Once you identify your strong windows, the direct application is to focus your trading attention on those hours and reduce or eliminate trading during consistently red windows.

This sounds simple but is actually difficult without data. Without the heatmap, you might know you "usually do better in the morning" but not know precisely which hours, and whether that holds across all days or only certain days.

With the heatmap, you can make specific decisions: trade only between 7:00 and 10:00 GMT Monday through Thursday. Test this constraint for 30 trading days and compare your net P&L to the previous period.

## The Time Zone Setting

The heatmap uses the time zone configured in your Trader Journal account settings. Set this to your local time zone to see patterns relative to your own schedule — your "mentally fresh" morning hours versus tired afternoon sessions.

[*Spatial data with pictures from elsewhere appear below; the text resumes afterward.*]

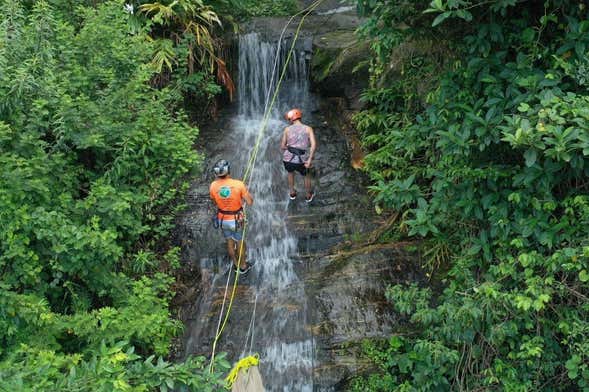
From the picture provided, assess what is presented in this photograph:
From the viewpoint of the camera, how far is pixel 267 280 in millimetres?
7441

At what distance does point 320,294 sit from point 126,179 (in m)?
2.82

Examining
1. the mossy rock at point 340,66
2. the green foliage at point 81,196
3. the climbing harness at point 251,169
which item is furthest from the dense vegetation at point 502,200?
→ the mossy rock at point 340,66

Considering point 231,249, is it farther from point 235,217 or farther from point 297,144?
point 297,144

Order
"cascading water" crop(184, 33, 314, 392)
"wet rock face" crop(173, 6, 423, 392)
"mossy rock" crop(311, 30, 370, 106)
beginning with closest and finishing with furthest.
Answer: "wet rock face" crop(173, 6, 423, 392)
"cascading water" crop(184, 33, 314, 392)
"mossy rock" crop(311, 30, 370, 106)

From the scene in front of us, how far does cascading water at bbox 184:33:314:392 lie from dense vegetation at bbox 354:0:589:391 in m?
0.98

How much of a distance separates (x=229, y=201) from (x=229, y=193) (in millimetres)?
108

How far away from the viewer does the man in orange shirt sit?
6910 mm

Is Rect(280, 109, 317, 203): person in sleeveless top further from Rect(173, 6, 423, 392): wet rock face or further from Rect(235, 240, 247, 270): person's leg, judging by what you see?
Rect(235, 240, 247, 270): person's leg

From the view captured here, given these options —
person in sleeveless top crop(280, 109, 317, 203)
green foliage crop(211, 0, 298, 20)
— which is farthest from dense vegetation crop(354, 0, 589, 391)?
green foliage crop(211, 0, 298, 20)

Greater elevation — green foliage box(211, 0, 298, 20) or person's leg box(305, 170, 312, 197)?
green foliage box(211, 0, 298, 20)

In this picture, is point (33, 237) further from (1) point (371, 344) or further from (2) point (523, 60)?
(2) point (523, 60)

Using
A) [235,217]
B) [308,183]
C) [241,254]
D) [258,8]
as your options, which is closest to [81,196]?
[235,217]

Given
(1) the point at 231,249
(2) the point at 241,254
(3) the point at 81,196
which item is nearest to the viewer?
(3) the point at 81,196

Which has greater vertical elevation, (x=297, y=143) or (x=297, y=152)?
(x=297, y=143)
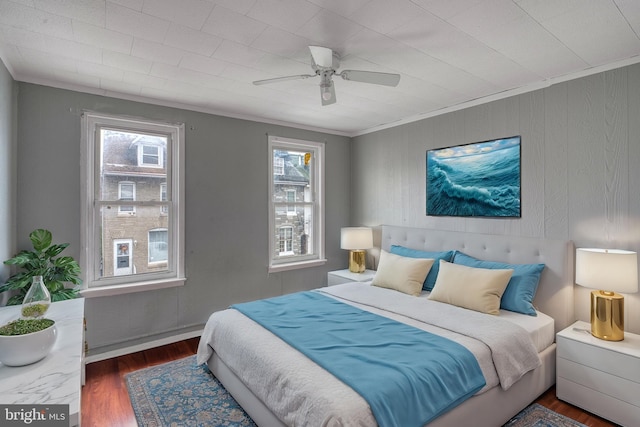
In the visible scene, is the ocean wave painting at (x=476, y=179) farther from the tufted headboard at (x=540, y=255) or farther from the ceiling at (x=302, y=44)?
the ceiling at (x=302, y=44)

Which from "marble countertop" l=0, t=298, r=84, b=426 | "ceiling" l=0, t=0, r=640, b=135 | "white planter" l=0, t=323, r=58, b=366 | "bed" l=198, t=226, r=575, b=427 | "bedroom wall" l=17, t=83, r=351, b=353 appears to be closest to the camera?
"marble countertop" l=0, t=298, r=84, b=426

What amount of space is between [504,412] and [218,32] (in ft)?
9.89

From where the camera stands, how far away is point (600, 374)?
216 cm

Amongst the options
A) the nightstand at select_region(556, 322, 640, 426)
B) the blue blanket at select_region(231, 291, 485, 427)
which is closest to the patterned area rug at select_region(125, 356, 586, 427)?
the nightstand at select_region(556, 322, 640, 426)

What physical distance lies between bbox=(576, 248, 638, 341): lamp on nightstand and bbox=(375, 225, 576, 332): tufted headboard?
31 cm

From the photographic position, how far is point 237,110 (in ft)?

Alternatively, set it to GMT to analyse relative to London market hours — useful if your strategy is session-based.

## Filtering the Heatmap

Like other reports, the heatmap supports filters:

- Filter by date range to compare different periods
- Filter by tag to see if your A+ setup has a specific time window where it performs best
- Filter by pair to find GBPUSD's best hours separately from EURUSD

The combination of tag filter and heatmap is particularly powerful: it shows not just when you trade well overall, but when your specific edge is strongest.